**AIM**
Reproduce the entries below word for word, from the line containing "What is the separation" through the end of the entries, leaving out the pictures.
= = = =
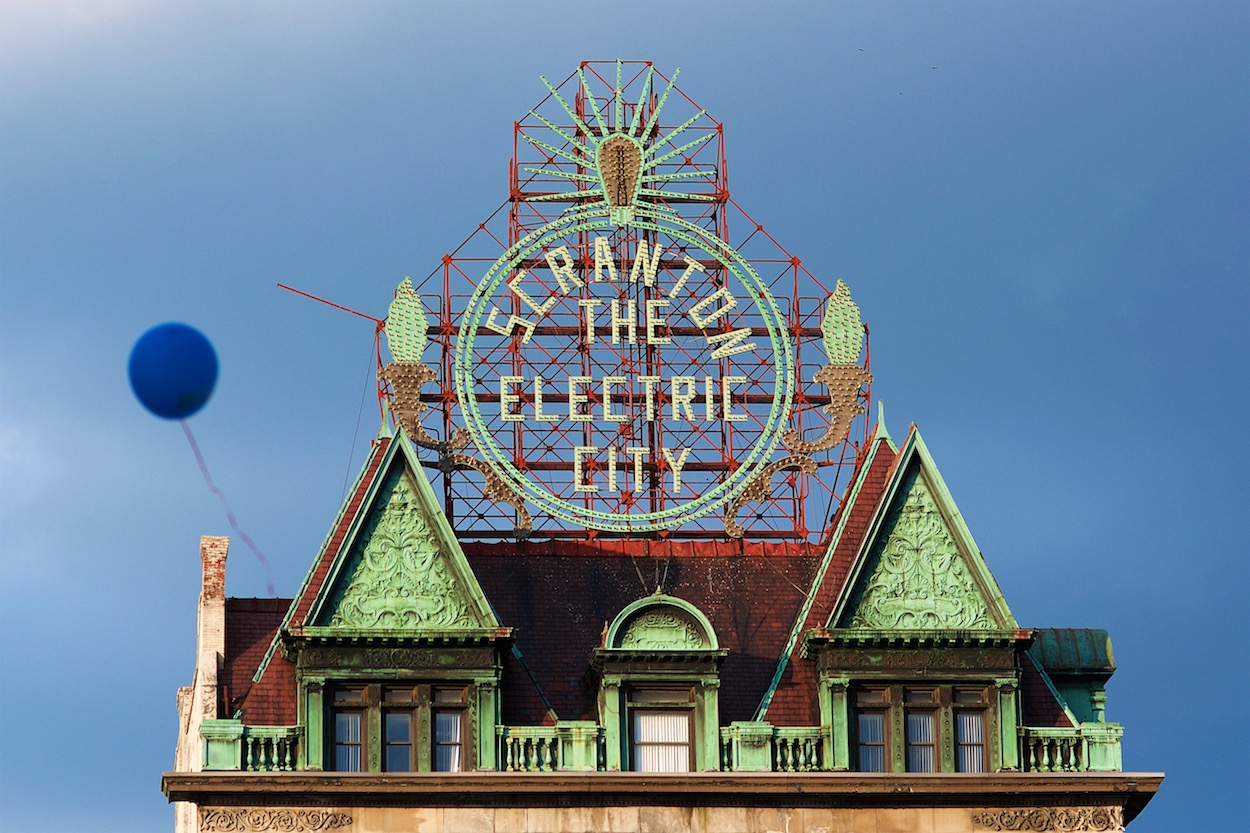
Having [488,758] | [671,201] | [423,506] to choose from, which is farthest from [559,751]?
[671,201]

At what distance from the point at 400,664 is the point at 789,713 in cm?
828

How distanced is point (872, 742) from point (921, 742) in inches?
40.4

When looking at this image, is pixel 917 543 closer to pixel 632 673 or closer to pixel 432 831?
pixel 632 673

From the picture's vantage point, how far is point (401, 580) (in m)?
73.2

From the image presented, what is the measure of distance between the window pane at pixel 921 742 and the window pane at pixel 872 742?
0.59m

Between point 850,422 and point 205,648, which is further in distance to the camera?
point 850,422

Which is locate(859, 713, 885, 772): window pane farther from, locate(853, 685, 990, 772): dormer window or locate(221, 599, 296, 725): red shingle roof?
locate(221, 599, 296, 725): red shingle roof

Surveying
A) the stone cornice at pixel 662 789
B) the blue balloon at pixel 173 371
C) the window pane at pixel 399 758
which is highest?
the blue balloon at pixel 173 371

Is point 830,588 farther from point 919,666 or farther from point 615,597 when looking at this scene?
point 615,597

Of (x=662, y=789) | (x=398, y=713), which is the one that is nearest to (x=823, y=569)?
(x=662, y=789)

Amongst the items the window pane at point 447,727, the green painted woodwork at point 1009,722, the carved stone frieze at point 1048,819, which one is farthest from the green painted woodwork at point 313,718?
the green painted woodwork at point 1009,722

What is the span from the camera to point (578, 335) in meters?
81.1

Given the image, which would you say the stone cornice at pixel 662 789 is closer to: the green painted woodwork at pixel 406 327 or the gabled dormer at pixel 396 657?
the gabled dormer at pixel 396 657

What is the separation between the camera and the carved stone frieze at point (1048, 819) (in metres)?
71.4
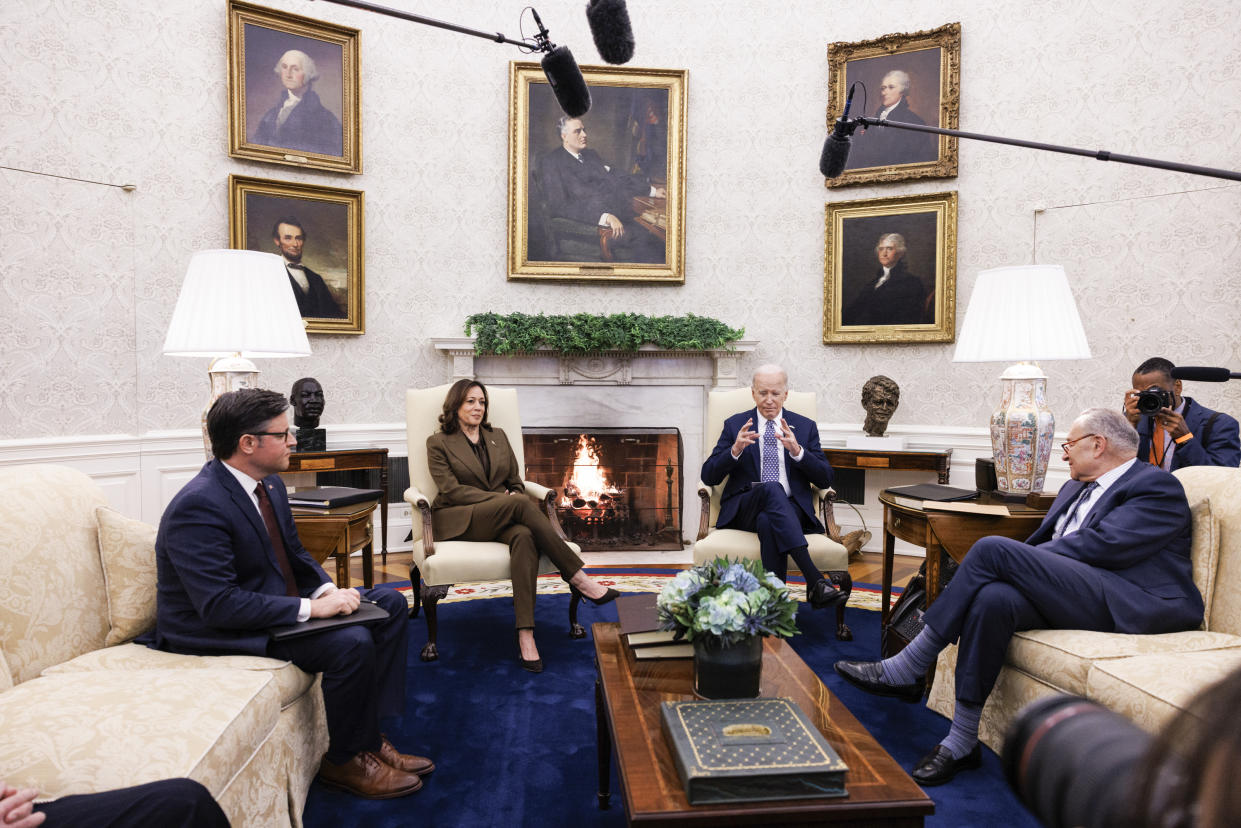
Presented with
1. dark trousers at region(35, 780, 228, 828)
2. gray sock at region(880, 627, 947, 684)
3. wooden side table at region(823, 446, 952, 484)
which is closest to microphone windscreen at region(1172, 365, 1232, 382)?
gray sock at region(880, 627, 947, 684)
= = = =
**REPLY TO THE TASK**
What is the separation between the camera and the carved stone frieze at point (1048, 819) (in metres)?
71.4
Presented with
1. dark trousers at region(35, 780, 228, 828)
2. gray sock at region(880, 627, 947, 684)
3. wooden side table at region(823, 446, 952, 484)
which is closest to microphone windscreen at region(1172, 365, 1232, 382)?
gray sock at region(880, 627, 947, 684)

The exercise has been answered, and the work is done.